The husband’s claim was tried and resulted in a minimal verdict which was appealed by the husband. The Court of Appeals affirmed the verdict. The wife’s case was refiled and tried in 2018 at which time the case resulted in an outright defense verdict for Don’s client. Following the unfavorable verdict, the wife appealed the outcome and asserted various points of trial-court error. In particular, the wife claimed that because the first trial resulted in a finding of negligence against defendant, it was error for the subsequent jury to find in favor of defendant based on the doctrine of collateral estoppel and/or the rear-end collision doctrine.

Don was able to successfully argue to the Missouri Court of Appeals that even under the rear-end collision doctrine, questions of fact remained specifically as to time and distance available for the defendant to view and appreciate the wife’s car and to otherwise avoid the collision.

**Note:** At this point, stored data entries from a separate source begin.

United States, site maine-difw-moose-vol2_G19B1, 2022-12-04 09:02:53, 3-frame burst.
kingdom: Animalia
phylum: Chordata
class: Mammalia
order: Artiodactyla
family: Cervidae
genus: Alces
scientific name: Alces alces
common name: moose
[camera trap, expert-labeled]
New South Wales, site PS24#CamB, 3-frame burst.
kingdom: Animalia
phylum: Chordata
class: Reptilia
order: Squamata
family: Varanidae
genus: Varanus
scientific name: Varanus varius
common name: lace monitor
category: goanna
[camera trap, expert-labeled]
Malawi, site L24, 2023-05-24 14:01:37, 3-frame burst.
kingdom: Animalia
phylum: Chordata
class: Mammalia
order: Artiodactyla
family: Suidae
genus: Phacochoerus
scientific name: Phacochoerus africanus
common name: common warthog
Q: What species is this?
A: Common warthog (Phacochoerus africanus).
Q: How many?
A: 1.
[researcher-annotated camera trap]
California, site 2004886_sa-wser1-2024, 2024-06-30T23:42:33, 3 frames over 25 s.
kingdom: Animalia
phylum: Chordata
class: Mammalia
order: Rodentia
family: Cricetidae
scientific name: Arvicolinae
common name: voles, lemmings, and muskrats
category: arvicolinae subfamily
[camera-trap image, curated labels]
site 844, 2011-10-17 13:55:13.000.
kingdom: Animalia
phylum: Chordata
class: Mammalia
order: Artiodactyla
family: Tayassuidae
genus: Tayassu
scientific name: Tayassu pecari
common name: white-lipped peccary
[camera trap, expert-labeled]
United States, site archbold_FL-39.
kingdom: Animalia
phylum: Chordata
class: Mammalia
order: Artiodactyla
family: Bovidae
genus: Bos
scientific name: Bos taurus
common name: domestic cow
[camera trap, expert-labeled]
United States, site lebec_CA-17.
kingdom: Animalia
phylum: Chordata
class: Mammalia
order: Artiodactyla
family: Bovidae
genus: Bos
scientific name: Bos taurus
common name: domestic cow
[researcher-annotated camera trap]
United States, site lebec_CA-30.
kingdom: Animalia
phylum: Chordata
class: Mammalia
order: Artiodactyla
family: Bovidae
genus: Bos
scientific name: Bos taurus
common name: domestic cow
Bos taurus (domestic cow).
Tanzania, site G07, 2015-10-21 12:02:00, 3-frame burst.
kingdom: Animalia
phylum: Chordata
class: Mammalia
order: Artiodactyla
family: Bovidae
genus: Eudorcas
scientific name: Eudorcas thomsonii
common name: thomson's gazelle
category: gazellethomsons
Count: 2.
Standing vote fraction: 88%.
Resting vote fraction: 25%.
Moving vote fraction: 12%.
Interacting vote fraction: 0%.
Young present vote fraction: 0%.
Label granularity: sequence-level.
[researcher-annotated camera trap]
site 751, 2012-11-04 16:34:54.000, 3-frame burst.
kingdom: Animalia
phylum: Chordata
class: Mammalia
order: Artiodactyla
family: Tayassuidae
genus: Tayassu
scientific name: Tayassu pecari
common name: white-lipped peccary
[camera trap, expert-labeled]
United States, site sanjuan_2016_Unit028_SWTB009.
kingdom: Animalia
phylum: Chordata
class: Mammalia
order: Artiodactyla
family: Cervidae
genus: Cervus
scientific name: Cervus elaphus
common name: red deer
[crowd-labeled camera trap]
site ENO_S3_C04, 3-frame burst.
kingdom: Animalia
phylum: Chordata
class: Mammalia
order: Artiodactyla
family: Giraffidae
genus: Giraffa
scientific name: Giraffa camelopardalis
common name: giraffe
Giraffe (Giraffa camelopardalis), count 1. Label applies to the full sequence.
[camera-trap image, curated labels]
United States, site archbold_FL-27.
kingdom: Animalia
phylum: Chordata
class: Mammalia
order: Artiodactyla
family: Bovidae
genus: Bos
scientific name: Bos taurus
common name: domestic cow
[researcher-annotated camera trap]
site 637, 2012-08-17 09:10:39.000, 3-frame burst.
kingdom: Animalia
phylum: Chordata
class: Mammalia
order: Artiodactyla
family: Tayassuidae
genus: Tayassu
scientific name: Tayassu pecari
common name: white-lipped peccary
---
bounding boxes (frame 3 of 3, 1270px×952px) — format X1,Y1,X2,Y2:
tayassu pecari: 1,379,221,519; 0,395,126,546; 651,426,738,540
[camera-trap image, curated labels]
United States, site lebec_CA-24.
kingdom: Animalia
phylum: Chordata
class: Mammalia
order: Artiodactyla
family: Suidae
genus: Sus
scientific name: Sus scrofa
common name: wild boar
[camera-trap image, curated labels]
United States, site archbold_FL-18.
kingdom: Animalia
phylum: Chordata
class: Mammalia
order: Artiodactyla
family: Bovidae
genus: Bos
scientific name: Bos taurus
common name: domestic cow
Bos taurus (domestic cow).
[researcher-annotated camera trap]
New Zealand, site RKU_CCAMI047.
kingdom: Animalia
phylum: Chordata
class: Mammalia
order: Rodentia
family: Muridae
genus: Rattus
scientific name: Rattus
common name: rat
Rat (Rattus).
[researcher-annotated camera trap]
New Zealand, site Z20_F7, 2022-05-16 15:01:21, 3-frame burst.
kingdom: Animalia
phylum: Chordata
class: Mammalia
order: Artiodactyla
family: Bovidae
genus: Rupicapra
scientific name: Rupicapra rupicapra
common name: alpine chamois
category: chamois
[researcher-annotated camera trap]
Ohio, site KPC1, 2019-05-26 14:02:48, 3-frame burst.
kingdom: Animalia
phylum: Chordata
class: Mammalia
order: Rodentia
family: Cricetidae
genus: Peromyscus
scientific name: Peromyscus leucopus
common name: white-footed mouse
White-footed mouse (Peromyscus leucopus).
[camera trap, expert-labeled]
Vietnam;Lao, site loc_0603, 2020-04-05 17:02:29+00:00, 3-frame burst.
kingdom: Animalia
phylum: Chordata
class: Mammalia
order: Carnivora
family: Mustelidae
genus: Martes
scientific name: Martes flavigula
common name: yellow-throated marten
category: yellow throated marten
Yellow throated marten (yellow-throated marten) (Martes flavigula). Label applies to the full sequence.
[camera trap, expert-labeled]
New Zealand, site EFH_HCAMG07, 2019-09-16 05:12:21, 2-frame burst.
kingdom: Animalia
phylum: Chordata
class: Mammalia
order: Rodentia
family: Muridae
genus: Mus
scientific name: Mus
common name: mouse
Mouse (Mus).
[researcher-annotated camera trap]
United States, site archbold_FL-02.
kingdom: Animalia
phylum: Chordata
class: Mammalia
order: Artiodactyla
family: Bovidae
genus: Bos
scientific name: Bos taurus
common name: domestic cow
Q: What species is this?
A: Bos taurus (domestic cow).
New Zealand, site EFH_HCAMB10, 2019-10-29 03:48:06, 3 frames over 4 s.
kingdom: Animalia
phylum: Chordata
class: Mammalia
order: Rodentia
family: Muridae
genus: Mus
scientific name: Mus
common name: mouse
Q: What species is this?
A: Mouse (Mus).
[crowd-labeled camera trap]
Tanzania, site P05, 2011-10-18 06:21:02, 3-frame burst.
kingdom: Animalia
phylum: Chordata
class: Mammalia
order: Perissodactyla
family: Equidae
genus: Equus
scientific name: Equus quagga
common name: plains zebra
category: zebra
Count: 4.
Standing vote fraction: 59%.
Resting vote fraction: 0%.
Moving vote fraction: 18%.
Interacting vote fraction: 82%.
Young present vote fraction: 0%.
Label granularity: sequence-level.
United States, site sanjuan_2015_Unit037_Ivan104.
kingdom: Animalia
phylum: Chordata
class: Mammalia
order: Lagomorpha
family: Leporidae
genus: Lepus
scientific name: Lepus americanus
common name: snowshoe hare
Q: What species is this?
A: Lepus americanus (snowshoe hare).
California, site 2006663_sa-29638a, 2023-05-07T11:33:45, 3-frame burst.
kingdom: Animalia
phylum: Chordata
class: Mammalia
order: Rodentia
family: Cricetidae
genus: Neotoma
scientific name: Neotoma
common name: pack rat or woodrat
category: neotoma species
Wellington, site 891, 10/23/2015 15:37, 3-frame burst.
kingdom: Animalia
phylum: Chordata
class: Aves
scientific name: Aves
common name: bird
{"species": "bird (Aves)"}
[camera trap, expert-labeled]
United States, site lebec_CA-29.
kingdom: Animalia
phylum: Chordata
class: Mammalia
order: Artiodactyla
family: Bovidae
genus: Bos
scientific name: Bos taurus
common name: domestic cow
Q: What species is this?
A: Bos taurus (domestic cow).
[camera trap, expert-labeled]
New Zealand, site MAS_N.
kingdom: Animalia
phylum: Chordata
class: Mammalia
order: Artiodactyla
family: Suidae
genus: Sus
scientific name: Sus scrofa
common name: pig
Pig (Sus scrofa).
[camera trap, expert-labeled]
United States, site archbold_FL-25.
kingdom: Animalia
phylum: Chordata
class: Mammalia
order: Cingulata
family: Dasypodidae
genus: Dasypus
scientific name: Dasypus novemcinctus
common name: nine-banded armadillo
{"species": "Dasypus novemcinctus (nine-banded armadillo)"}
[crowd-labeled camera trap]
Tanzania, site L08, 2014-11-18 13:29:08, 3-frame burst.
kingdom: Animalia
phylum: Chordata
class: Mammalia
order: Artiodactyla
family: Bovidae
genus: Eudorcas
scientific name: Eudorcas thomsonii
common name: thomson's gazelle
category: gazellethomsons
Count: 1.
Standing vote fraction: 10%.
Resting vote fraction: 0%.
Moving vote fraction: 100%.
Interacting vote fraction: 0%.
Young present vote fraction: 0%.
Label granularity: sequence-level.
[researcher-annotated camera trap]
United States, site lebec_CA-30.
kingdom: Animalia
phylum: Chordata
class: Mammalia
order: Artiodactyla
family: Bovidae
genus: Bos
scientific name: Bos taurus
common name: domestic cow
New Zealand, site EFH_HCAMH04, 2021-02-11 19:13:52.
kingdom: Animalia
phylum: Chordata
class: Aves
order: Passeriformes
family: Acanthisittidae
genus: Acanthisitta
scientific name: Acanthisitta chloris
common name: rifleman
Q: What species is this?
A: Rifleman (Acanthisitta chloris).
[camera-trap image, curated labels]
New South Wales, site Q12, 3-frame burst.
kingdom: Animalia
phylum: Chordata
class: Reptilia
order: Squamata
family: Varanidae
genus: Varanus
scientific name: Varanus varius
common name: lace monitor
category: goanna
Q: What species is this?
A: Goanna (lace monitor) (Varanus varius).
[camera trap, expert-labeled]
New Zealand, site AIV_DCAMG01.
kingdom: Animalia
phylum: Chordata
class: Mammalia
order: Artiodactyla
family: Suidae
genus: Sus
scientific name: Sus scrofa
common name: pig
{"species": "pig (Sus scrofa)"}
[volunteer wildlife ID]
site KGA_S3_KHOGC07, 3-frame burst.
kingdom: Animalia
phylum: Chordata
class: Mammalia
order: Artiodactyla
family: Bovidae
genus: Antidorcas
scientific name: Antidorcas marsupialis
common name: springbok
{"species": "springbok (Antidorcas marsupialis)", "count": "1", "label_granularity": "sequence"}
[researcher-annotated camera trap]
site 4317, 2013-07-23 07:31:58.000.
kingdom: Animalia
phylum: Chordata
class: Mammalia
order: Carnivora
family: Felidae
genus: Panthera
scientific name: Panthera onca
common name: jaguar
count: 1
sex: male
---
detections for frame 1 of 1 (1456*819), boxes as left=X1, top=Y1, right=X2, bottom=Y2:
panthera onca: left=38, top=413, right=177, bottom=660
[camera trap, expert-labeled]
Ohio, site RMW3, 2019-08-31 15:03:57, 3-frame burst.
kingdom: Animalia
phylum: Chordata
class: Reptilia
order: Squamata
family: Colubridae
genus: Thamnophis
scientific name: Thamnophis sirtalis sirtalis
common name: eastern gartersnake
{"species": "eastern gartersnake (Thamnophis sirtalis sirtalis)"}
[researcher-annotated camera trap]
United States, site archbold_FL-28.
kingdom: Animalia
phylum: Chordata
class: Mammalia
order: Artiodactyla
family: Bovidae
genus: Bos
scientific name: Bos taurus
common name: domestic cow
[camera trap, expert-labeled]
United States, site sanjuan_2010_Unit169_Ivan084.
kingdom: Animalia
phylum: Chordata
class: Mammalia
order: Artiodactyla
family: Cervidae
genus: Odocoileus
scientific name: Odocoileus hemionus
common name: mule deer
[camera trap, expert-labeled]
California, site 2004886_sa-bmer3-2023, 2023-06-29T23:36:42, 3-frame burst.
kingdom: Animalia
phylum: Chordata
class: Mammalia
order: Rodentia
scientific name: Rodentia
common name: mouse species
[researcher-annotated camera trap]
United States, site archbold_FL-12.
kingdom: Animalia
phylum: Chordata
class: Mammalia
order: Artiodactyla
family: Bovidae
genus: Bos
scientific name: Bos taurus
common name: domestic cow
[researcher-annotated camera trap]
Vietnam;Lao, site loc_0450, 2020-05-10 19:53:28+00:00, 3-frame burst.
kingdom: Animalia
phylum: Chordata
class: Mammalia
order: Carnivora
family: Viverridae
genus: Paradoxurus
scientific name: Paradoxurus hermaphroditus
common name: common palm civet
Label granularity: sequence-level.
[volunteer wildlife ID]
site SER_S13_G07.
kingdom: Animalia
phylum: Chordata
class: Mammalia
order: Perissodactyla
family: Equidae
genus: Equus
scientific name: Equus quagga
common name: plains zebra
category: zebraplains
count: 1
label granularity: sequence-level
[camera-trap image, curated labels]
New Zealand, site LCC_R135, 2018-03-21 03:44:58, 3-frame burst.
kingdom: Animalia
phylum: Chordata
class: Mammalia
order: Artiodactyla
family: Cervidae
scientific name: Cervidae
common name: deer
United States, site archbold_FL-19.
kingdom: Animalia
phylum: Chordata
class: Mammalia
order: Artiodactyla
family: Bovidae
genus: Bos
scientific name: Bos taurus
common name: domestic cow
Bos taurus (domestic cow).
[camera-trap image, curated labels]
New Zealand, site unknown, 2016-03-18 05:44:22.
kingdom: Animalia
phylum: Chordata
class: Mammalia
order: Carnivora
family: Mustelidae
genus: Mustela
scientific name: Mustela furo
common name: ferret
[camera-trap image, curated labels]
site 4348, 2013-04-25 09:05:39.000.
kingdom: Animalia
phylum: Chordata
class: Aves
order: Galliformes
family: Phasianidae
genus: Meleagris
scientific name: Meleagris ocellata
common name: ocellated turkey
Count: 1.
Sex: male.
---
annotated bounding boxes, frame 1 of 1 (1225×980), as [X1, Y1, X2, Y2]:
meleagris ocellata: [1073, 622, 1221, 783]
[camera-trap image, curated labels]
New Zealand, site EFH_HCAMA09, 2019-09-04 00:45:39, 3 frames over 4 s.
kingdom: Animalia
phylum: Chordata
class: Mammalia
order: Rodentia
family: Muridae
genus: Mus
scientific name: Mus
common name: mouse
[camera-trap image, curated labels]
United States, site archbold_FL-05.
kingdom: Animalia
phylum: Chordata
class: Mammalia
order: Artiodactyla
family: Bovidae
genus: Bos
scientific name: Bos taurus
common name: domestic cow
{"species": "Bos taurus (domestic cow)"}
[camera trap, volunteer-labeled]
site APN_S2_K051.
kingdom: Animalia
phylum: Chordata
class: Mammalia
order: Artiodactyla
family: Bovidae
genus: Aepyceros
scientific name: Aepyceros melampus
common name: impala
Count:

The Court of Appeals ruled that this was not the rare or exceptional case where the evidence was so strong against the defendant as to leave no room for reasonable minds to differ on the outcome of the accident. Therefore, it was appropriate that the jury decide the issue of negligence so the denial of the wife’s motion for directed verdict at the close of evidence was not improper even in a rear-end collision like this.

On the issue of offensive collateral estoppel, the wife argued that her attempt to amend her petition a week before trial was appropriate given the County jury in her husband’s trial already found the defendant negligent. Opposing counsel argued it would be improper and against judicial economy to conduct a second trial with essentially the same evidence and the exact same witnesses. In Missouri, collateral estoppel is required to be affirmatively pled in plaintiff’s petition and potentially resolved by a summary judgment motion. As such, and because there were not unknown or unforeseen facts excusing the wife’s delay in raising collateral estoppel, the trial court ruled the wife’s proposed amendment was untimely so leave of court was denied. Opposing counsel was noted to be well aware of the outcome of the earlier trial which occurred more than 39 months earlier and to allow such an amendment near the time of trial would have prejudiced the defendant and impacted his trial preparations. The Court of Appeals affirmed the trial court’s ruling on November 19, 2019, in the case of Federici v. Halley in an unpublished opinion.